Tuesday, May 20, 2008

free advice for new visitors

The traffic profile for the previous post picked up a couple of interesting visitors. I suspect that one or more staff people for one or more of the mentioned senators spend some chunk of the day looking to see what stupid bloggers such as myself are saying about their employers. This seems like a reasonable and well thought out thing to do.

For my new visitors from washington: Quit browsing the web right now and go update your flash versions. Folks the versions on the browsers I saw are both really old and really vulnerable, and if you are not currently nodes for the Russian Business Network you sure will be soon. The thought of that bothers me a little...

This in no way changes what I think and feel, it is just a little public service net hygiene.

To help ensure the return of our friends from washington, I will re-post the bits of (todays) post which has names and whatnot.
Republicans, meanwhile, made their feelings about the hearing clear from the outset. In his opening statement, Rep. Chris Cannon (R-Utah) declared the hearing an utter waste of time. "These cases are old news," he fumed. His colleague, the former Texas judge Louie Gohmert, echoed those sentiments. "Why are we here today?" he demanded, noting that the committee had to cut short a markup of seven important crime bills to convene the hearing that he claimed was born out of "desperation." Gohmert ticked off a list of items he found more relevant for the committee's attention, including a random and inexplicable reference to former ambassador Joseph Wilson, who Gohmert thought ought to be investigated for perjury based on his numerous appearances before the committee regarding the outing of his CIA wife, Valerie Plame. Then, the Republican congressman stormed out of the hearing room, never to return.

Monday, May 19, 2008

These cases are old news, why are we here today?

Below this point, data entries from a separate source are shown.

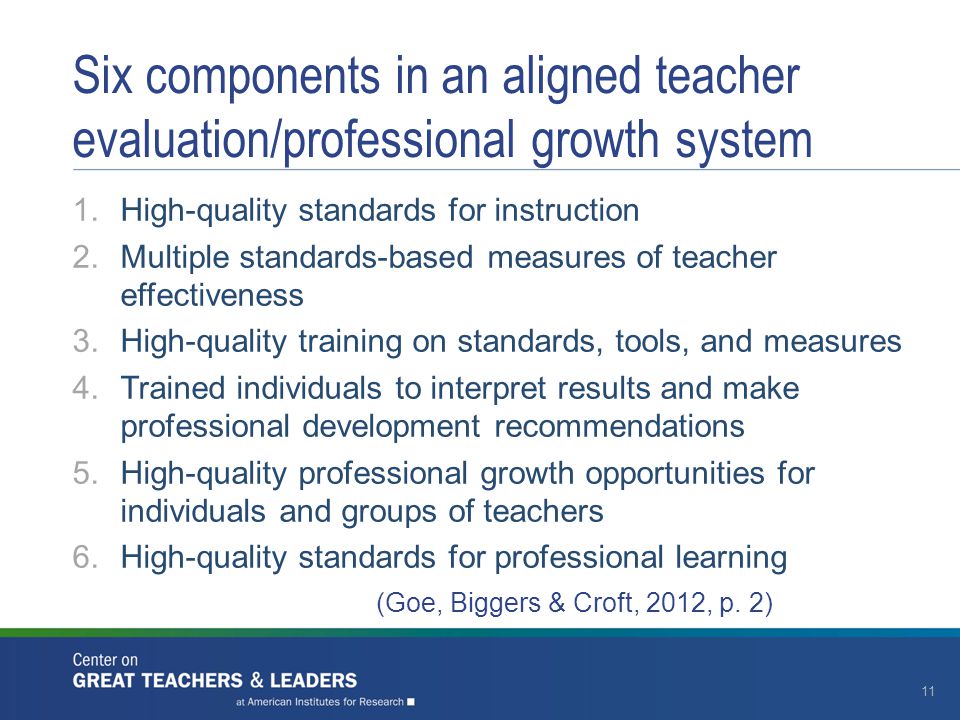 Six components in an aligned teacher evaluation/professional growth system

1. High-quality standards for instruction
2. Multiple standards-based measures of teacher effectiveness
3. High-quality training on standards, tools, and measures
4. Trained individuals to interpret results and make professional development recommendations
5. High-quality professional growth opportunities for individuals and groups of teachers
6. High-quality standards for professional learning

(Goe, Biggers & Croft, 2012, p. 2)

Center on
GREAT TEACHERS & LEADERS
at American Institutes for Research

11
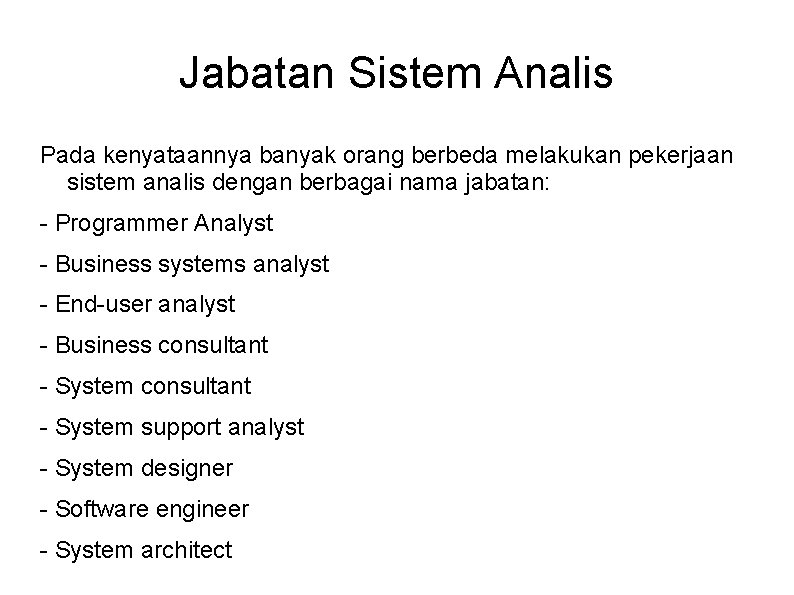 Jabatan Sistem Analis

Pada kenyataannya banyak orang berbeda melakukan pekerjaan sistem analis dengan berbagai nama jabatan:

- Programmer Analyst

- Business systems analyst

- End-user analyst

- Business consultant

- System consultant

- System support analyst

- System designer

- Software engineer

- System architect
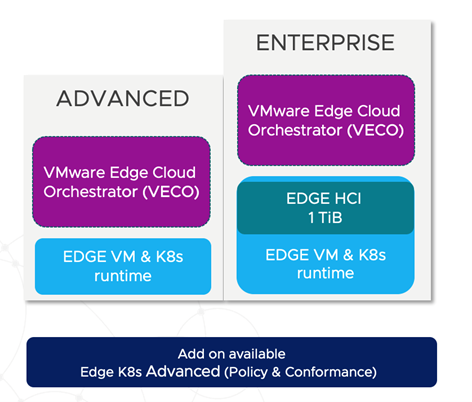 ADVANCED

VMware Edge Cloud Orchestrator (VECO)

EDGE VM & K8s runtime

ENTERPRISE

VMware Edge Cloud Orchestrator (VECO)

EDGE HCI
1 TiB

EDGE VM & K8s runtime

Add on available
Edge K8s Advanced (Policy & Conformance)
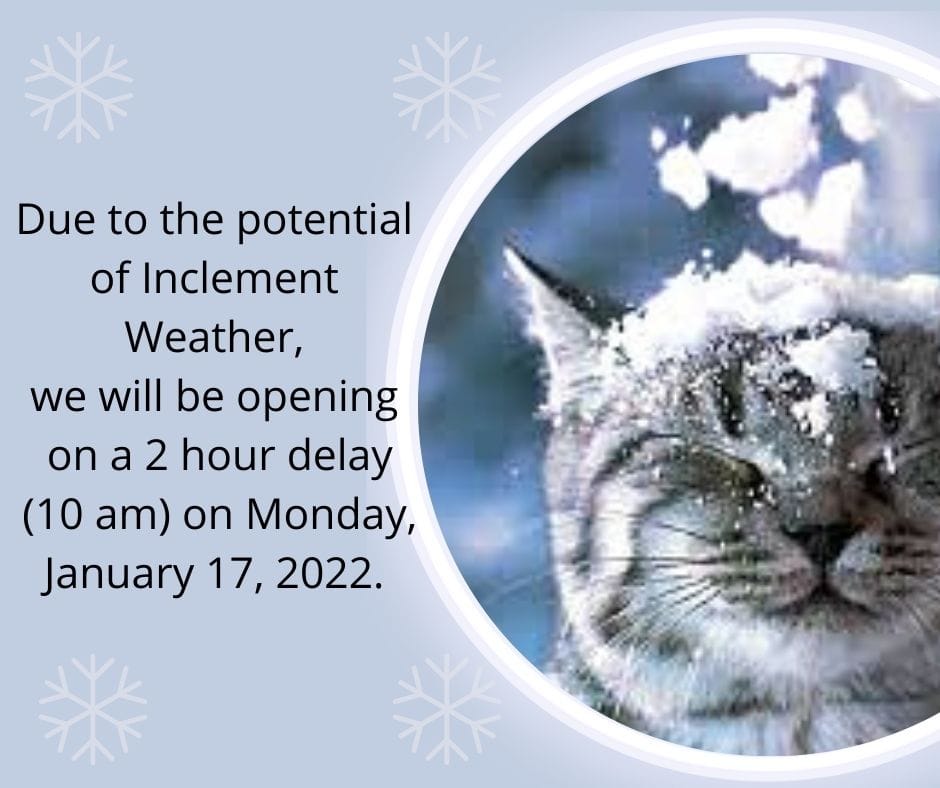 Due to the potential of Inclement Weather, we will be opening on a 2 hour delay (10 am) on Monday, January 17, 2022.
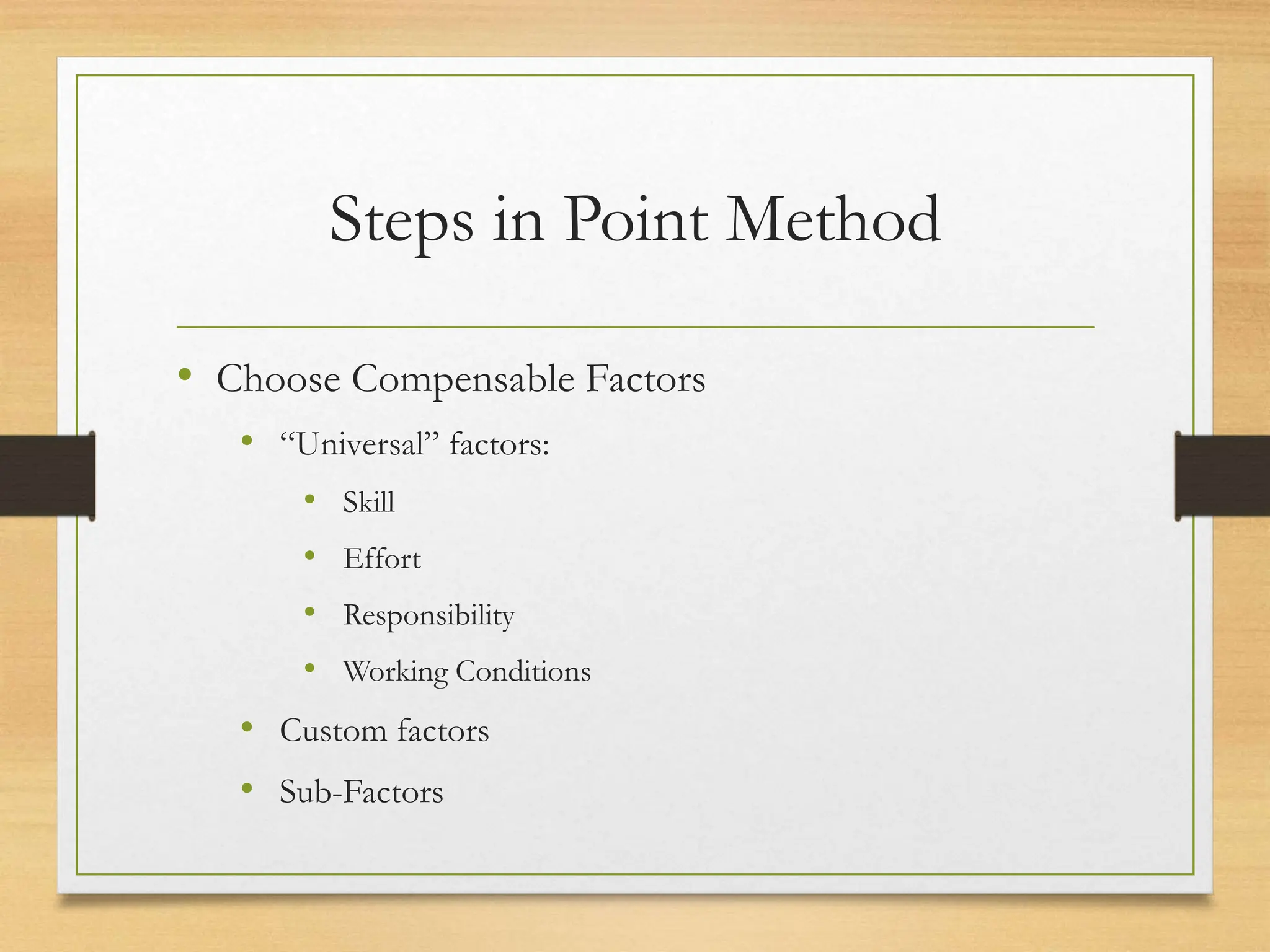 Steps in Point Method

• Choose Compensable Factors
  • “Universal” factors:
    • Skill
    • Effort
    • Responsibility
    • Working Conditions
  • Custom factors
  • Sub-Factors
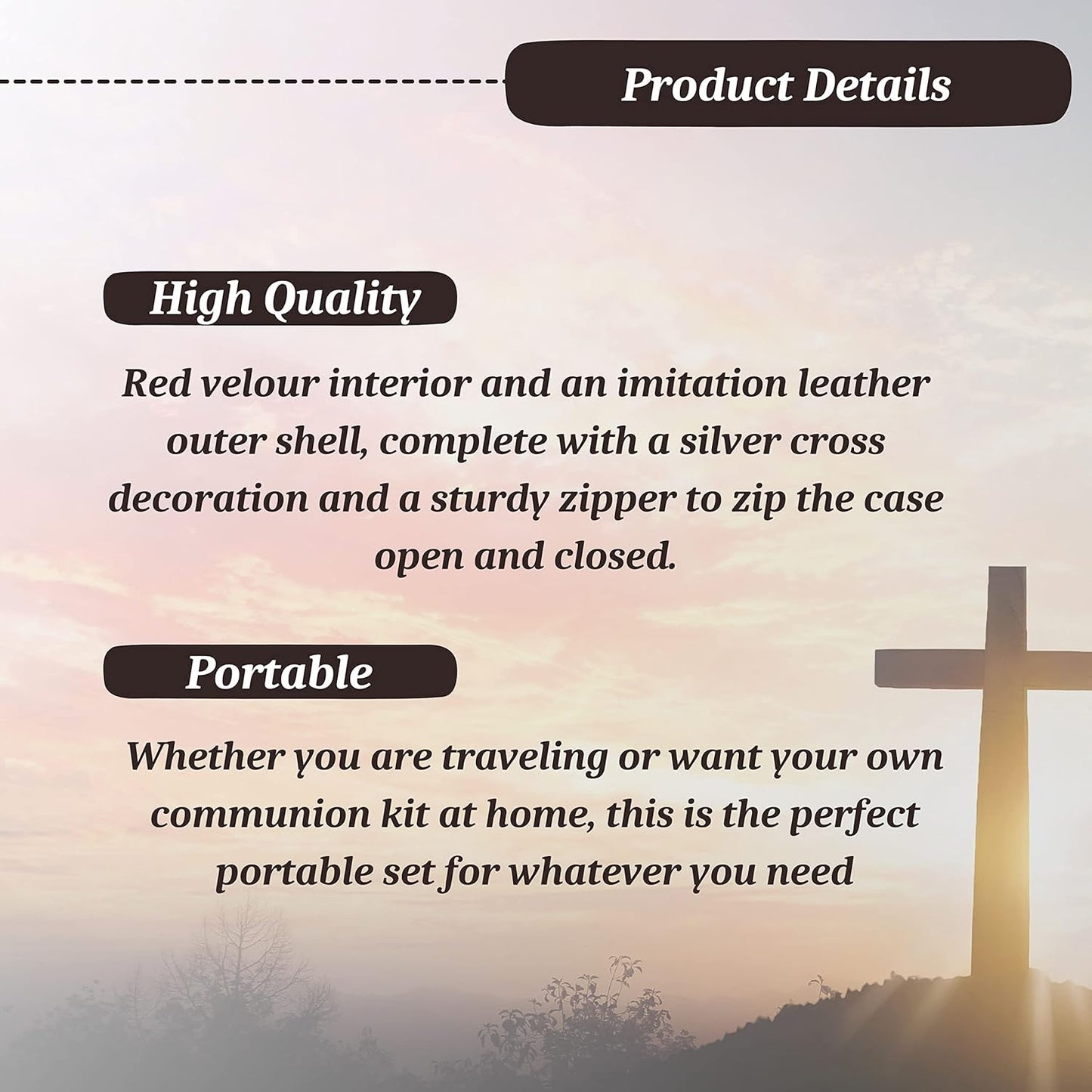 Product Details

High Quality

Red velour interior and an imitation leather outer shell, complete with a silver cross decoration and a sturdy zipper to zip the case open and closed.

Portable

Whether you are traveling or want your own communion kit at home, this is the perfect portable set for whatever you need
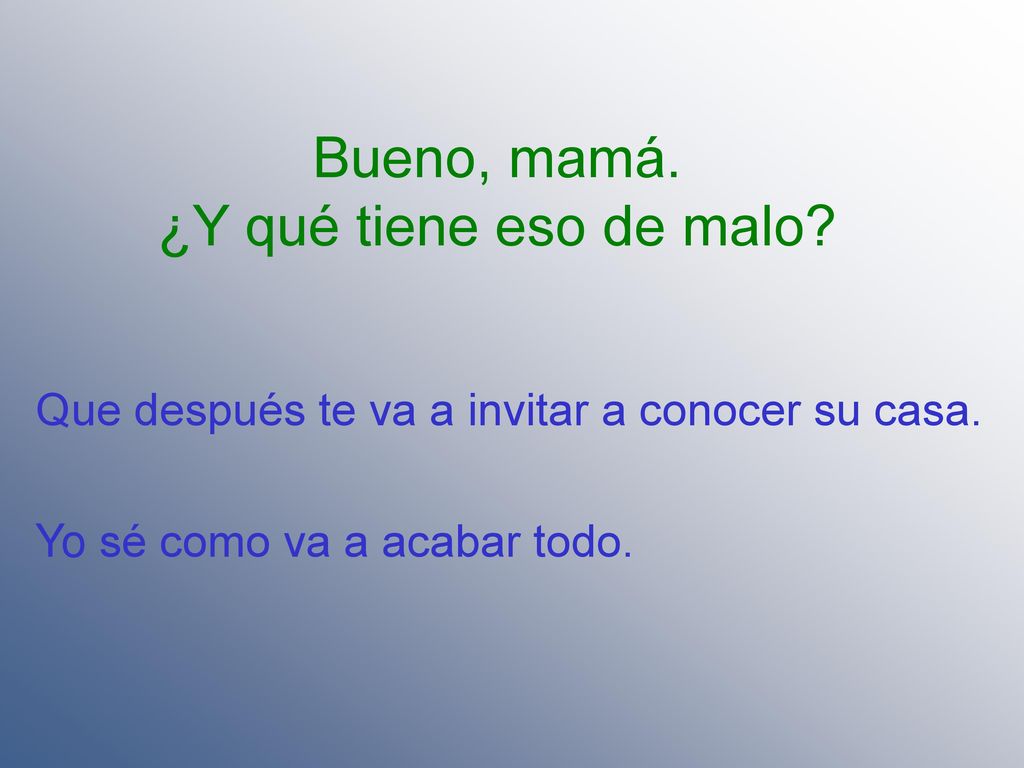 Bueno, mamá.
¿Y qué tiene eso de malo?

Que después te va a invitar a conocer su casa.

Yo sé como va a acabar todo.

That will be the theme of the next eight years.

We will hear again and again how this is all just old news and should be left to rest. Nothing to be seen here. Move along.

Congress holds an oversight committee, about things that happened less than 8 years ago. Illegal attacks on our system of government. The DOJ - a major player in this mess - doesn't even show. Just a no-show, like the fucking rule of law that they are supposed to stand for, that we the taxed are paying for, just does not really mean anything when you are supposed to be investigating violations of the law that got you in power.

And what does the GOP have to say:
Republicans, meanwhile, made their feelings about the hearing clear from the outset. In his opening statement, Rep. Chris Cannon (R-Utah) declared the hearing an utter waste of time. "These cases are old news," he fumed. His colleague, the former Texas judge Louie Gohmert, echoed those sentiments. "Why are we here today?" he demanded, noting that the committee had to cut short a markup of seven important crime bills to convene the hearing that he claimed was born out of "desperation." Gohmert ticked off a list of items he found more relevant for the committee's attention, including a random and inexplicable reference to former ambassador Joseph Wilson, who Gohmert thought ought to be investigated for perjury based on his numerous appearances before the committee regarding the outing of his CIA wife, Valerie Plame. Then, the Republican congressman stormed out of the hearing room, never to return.
Fire them. How fucking long would you last if you skipped out of a court appearance? Fire them and let the same rule of law that they have alternatively ignored or perverted provide them a little more down time on the tax payers dime.

Life has been complex as of late and I have not had the time or energy to work much on this endeavor. I am hoping to fix that a bit.